'''

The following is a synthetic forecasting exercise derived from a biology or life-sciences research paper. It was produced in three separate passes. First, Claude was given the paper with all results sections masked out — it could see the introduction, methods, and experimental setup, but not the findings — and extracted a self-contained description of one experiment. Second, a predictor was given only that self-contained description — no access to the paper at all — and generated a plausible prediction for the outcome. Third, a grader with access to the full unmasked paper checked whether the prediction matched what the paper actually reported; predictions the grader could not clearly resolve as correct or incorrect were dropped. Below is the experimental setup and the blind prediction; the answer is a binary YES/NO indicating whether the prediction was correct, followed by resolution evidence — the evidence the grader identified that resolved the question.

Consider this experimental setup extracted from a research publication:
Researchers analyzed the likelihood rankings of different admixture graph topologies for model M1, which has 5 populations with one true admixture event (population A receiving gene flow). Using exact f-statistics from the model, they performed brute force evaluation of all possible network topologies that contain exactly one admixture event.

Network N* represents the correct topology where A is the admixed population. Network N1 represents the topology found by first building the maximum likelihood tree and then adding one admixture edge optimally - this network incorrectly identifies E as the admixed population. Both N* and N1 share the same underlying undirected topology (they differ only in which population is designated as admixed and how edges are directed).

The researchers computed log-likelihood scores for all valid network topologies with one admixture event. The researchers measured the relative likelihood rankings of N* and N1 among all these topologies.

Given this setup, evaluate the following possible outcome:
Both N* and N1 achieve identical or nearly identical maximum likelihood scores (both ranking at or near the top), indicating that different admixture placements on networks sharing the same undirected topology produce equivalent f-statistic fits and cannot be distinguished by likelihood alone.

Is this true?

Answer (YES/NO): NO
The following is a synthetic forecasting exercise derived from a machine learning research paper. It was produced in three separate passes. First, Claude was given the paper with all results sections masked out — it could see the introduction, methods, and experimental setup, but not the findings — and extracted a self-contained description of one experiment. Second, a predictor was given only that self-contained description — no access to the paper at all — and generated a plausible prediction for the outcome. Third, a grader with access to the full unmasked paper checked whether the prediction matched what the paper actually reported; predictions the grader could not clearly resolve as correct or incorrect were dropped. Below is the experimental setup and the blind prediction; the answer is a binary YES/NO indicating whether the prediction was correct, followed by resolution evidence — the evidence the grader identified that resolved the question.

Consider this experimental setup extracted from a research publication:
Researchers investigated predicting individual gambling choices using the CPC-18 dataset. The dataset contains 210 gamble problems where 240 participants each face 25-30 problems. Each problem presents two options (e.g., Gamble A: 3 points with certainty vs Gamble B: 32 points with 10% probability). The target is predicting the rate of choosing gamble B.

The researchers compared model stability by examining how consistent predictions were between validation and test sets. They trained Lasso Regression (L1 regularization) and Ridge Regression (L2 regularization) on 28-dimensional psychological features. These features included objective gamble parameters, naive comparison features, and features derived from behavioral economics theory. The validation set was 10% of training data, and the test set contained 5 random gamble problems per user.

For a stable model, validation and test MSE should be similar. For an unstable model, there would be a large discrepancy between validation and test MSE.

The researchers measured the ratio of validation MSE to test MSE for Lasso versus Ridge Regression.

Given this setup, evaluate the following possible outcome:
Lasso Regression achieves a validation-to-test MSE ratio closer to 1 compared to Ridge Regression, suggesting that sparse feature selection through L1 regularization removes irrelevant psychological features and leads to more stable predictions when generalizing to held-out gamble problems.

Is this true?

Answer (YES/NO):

'''

PROBLEM DESCRIPTION –
Starting at the line with "The researchers measured the ratio", print each remaining line of the listing above exactly as it appears.

TASK OUTPUT –
The researchers measured the ratio of validation MSE to test MSE for Lasso versus Ridge Regression.

Given this setup, evaluate the following possible outcome:
Lasso Regression achieves a validation-to-test MSE ratio closer to 1 compared to Ridge Regression, suggesting that sparse feature selection through L1 regularization removes irrelevant psychological features and leads to more stable predictions when generalizing to held-out gamble problems.

Is this true?

Answer (YES/NO):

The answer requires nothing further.